I was falling in love.





Chapter Eight




Lexi

It was so good to be working again. I mean, it wasn’t paid work, but it was still something I was passionate about, and if I could help even one person, then I was good. Truth was, I didn’t need the money. I had more than I knew what to do with. Untraceable checks still came monthly to this day. But my time was something I could give to people who needed it.

I volunteered for a non-profit organization that did house checks on people suffering with depression, mental illness, suicidal thoughts, and a number of other mental disorders.

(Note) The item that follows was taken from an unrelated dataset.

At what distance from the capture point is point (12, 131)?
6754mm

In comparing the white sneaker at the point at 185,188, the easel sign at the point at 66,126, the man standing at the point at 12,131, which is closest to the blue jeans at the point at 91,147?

Walking to the door, I knocked, and when the woman answered the door, I smiled. “Hello. I’m Lexi Ballentine. We spoke on the phone.”

The woman nodded but didn’t move to open the door any wider.

“Can I come in?” When she watched me carefully, I said politely, “Or I can stay out here. That’s okay too.” I looked down at my notes. “It’s Gianna, isn’t it?”

She nodded, choosing to remain silent, and that was fine. I could carry a conversation on my own; I didn’t need help.

I smiled softly. “That’s a pretty name. Are you Italian?”

At that, she spoke quietly. “My father was.” Then she asked, “You’re American?”

Got her.

All you needed was an in, and she gifted me that, bless her. “Yeah. I came to live here when I was twenty. Have you ever been to Italy before?”

She shook her head, and I couldn’t help but notice how gaunt she looked.

“Is it okay if I ask you a few questions, Gianna?”

She didn’t look happy but said, “That’s fine.”

I made sure to speak in quiet tones. I didn’t want to rattle her anymore than she clearly was. “When’s the last time you ate, honey?”

The lean woman licked her lips. “Yesterday, I think.”

I think.

“I only ask because I have some groceries in my trunk.” I laid my sympathetic eyes on her. “I know how daunting it can be to go shopping when you suffer from anxiety.” I really did. I spent the first year of A.J.’s precious life suffering from anxiety, and I had attacks more often than not. “Do you need anything? I have the basics. Bread, milk, cereal, eggs.”

God, she looked ready to burst into tears, and when she spoke, it was barely a whisper. “Yes, please.”